(begin)
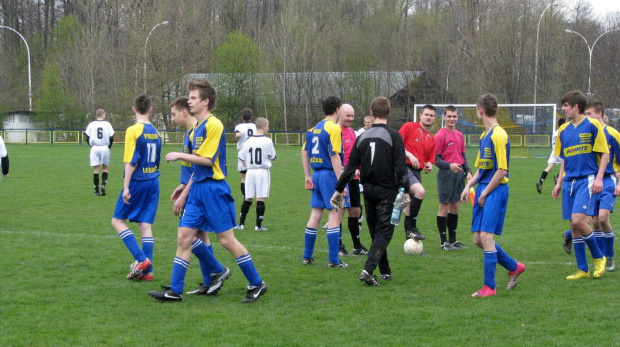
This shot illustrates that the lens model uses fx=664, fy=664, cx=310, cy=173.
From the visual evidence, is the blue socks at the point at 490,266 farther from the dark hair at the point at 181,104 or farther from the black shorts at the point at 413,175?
the dark hair at the point at 181,104

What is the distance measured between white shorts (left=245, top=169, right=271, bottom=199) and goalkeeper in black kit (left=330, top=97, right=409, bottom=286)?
162 inches

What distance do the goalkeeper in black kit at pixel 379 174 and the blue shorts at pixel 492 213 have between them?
0.80 meters

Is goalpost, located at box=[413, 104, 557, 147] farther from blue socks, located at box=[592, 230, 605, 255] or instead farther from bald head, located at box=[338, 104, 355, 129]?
blue socks, located at box=[592, 230, 605, 255]

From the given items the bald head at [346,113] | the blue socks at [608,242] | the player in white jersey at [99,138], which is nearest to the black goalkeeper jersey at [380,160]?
the bald head at [346,113]

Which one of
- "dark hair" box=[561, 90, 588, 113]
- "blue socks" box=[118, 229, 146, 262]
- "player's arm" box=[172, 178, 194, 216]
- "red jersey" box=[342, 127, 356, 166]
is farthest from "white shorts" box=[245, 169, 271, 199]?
"dark hair" box=[561, 90, 588, 113]

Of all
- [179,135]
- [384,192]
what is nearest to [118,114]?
[179,135]

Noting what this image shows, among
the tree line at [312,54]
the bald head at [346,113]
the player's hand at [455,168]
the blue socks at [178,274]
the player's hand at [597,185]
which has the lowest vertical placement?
the blue socks at [178,274]

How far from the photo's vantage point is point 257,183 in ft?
35.3

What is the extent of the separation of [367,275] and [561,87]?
4037 cm

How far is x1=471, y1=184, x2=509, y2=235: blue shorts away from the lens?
618 centimetres

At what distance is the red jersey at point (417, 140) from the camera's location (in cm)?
902

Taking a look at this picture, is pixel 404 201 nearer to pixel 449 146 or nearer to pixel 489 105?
pixel 489 105

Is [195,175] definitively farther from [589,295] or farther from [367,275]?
[589,295]

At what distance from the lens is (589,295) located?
6.29m
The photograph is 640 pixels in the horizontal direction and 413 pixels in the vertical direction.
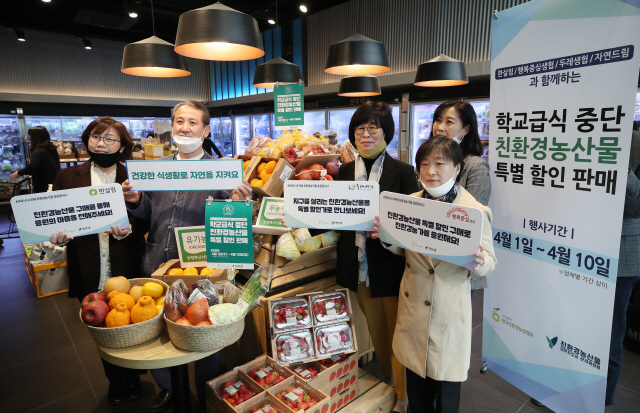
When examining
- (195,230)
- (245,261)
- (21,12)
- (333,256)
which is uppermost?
(21,12)

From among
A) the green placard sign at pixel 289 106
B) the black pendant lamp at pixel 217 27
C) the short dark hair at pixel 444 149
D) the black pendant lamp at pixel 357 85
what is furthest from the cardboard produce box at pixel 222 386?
the black pendant lamp at pixel 357 85

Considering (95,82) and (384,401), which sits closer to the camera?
(384,401)

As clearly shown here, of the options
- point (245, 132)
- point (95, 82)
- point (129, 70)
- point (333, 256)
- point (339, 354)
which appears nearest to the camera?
point (339, 354)

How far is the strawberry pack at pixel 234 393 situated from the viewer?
2.05m

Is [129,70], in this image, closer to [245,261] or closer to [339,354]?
[245,261]

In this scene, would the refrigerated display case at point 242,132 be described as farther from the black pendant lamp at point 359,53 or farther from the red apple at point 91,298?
the red apple at point 91,298

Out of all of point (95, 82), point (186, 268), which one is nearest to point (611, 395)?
point (186, 268)

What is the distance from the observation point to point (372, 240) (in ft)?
7.10

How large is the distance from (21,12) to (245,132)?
18.8 feet

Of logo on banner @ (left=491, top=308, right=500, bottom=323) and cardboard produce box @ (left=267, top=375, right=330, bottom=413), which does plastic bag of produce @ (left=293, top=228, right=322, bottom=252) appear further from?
logo on banner @ (left=491, top=308, right=500, bottom=323)

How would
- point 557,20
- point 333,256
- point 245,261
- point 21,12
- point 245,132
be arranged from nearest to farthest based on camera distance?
point 557,20 < point 245,261 < point 333,256 < point 21,12 < point 245,132

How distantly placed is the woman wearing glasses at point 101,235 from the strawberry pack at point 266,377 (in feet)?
3.33

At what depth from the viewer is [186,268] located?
207 cm

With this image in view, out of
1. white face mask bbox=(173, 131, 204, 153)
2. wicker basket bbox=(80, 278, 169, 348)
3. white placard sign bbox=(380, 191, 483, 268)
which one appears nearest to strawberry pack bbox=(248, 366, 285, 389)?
wicker basket bbox=(80, 278, 169, 348)
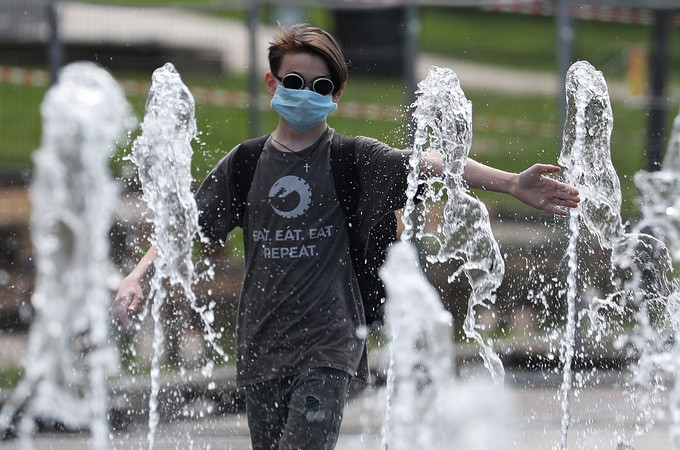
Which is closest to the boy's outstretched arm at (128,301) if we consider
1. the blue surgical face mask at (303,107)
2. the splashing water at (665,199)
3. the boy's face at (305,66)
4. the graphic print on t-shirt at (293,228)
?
the graphic print on t-shirt at (293,228)

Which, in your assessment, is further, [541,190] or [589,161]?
[589,161]

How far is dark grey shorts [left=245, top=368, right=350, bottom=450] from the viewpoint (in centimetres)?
425

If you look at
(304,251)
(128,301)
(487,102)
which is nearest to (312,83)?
(304,251)

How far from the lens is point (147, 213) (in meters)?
8.27

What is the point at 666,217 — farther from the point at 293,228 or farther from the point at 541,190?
the point at 293,228

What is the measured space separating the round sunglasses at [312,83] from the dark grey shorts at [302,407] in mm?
843

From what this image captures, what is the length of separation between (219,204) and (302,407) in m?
0.68

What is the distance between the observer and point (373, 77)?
374 inches

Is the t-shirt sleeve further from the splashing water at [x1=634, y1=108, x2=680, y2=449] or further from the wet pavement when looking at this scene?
the splashing water at [x1=634, y1=108, x2=680, y2=449]

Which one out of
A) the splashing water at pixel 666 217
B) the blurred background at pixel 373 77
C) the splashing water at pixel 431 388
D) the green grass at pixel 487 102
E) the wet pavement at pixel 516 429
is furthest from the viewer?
the green grass at pixel 487 102

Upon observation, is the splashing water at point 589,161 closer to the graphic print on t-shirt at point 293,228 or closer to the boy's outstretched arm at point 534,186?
the boy's outstretched arm at point 534,186

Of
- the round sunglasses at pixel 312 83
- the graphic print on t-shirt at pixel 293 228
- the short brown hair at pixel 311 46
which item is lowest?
the graphic print on t-shirt at pixel 293 228

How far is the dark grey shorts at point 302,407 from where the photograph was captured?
4254mm

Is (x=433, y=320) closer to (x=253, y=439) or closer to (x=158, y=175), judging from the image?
(x=253, y=439)
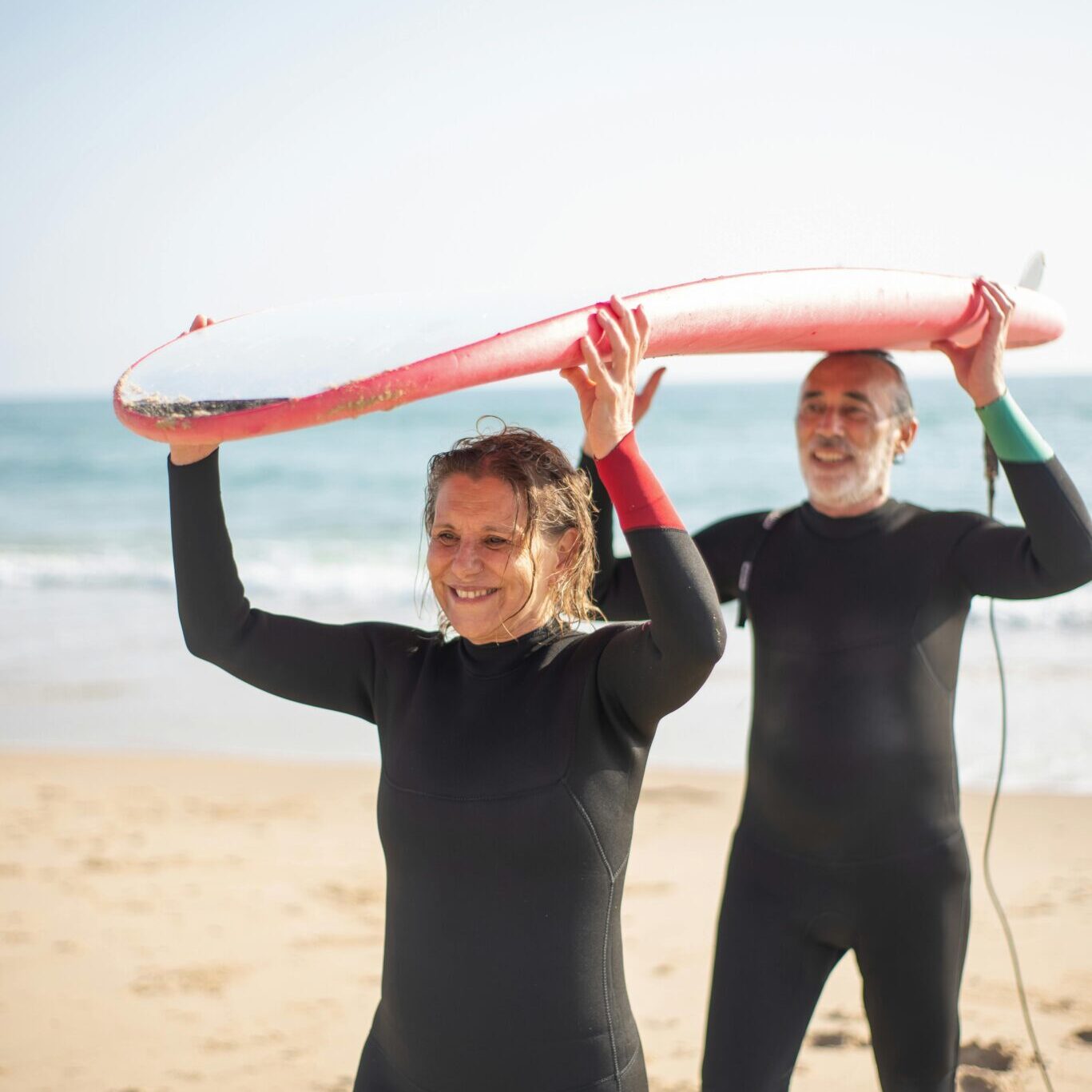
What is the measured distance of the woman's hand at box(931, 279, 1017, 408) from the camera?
2725 mm

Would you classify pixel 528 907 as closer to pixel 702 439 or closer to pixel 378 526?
pixel 378 526

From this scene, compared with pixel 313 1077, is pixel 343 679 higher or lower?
higher

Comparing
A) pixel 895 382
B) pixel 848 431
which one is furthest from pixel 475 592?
pixel 895 382

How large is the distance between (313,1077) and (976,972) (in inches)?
93.1

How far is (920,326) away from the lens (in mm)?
2756

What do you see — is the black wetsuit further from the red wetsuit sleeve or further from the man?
the red wetsuit sleeve

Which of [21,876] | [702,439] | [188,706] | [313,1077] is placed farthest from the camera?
[702,439]

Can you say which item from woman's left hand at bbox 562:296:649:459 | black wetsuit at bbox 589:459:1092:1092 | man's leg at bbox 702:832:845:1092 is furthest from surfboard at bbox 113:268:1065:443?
man's leg at bbox 702:832:845:1092

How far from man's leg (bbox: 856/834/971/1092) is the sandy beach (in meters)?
1.25

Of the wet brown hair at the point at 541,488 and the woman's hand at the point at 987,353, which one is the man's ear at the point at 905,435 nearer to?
the woman's hand at the point at 987,353

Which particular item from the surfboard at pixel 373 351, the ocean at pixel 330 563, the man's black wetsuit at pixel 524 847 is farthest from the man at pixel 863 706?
the ocean at pixel 330 563

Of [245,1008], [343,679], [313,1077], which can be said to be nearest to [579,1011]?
[343,679]

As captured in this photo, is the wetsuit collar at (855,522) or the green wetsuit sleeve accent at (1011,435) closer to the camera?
the green wetsuit sleeve accent at (1011,435)

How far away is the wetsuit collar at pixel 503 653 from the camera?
2.12 meters
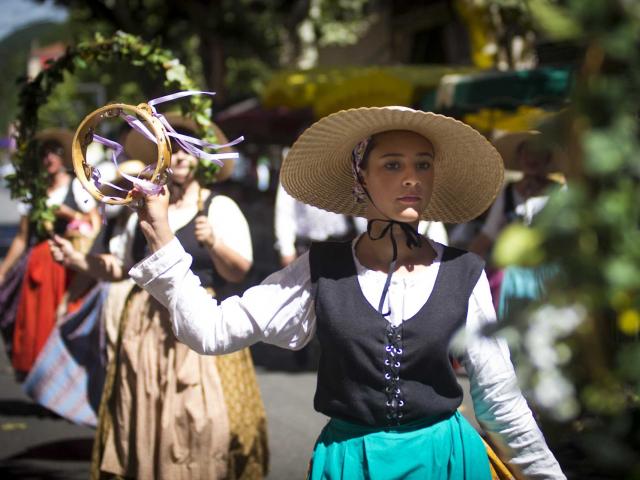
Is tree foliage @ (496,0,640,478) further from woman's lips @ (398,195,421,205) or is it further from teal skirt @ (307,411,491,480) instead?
woman's lips @ (398,195,421,205)

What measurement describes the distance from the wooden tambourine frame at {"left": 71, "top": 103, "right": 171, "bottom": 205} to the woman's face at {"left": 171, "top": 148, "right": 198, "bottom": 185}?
1389mm

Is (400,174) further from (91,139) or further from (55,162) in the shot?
(55,162)

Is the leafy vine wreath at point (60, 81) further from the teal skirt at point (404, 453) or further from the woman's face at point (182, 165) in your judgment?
the teal skirt at point (404, 453)

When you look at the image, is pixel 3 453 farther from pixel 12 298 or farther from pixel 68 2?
pixel 68 2

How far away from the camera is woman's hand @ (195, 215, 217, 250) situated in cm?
451

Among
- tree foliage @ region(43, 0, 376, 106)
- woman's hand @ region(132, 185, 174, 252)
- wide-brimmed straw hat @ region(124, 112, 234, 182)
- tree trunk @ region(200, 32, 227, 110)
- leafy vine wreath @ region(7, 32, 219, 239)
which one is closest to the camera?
woman's hand @ region(132, 185, 174, 252)

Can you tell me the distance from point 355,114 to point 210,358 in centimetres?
182

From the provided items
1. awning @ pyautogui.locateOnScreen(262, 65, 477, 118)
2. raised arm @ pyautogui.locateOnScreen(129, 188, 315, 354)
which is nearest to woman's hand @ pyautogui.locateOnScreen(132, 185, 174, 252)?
raised arm @ pyautogui.locateOnScreen(129, 188, 315, 354)

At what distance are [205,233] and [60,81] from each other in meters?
1.54

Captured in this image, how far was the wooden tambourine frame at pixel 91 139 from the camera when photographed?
9.52 ft

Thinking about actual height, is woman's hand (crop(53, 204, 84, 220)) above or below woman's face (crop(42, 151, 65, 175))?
below

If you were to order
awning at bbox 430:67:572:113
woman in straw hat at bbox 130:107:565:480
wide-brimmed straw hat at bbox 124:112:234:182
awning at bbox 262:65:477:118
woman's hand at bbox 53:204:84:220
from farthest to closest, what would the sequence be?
awning at bbox 262:65:477:118 → awning at bbox 430:67:572:113 → woman's hand at bbox 53:204:84:220 → wide-brimmed straw hat at bbox 124:112:234:182 → woman in straw hat at bbox 130:107:565:480

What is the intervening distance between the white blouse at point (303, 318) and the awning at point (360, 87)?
32.3 feet

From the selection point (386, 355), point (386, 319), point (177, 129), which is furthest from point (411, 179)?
point (177, 129)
(end)
Repeat word for word every line from the one that holds "Captured in this image, how" to the end. Both ends count.

## Answer to the problem
Captured in this image, how far was the wooden tambourine frame at pixel 91 139 from the camera when photographed?
9.52 ft

Thinking about actual height, is woman's hand (crop(53, 204, 84, 220)) above or below woman's face (crop(42, 151, 65, 175))?
below

If you were to order
awning at bbox 430:67:572:113
woman in straw hat at bbox 130:107:565:480
wide-brimmed straw hat at bbox 124:112:234:182
awning at bbox 262:65:477:118
woman's hand at bbox 53:204:84:220
from farthest to closest, what would the sequence be?
awning at bbox 262:65:477:118 → awning at bbox 430:67:572:113 → woman's hand at bbox 53:204:84:220 → wide-brimmed straw hat at bbox 124:112:234:182 → woman in straw hat at bbox 130:107:565:480

What is the intervening distance between the white blouse at point (303, 318) and the awning at point (360, 87)?
32.3 feet

From the selection point (386, 355), point (386, 319), point (177, 129), which is furthest from point (411, 179)?
point (177, 129)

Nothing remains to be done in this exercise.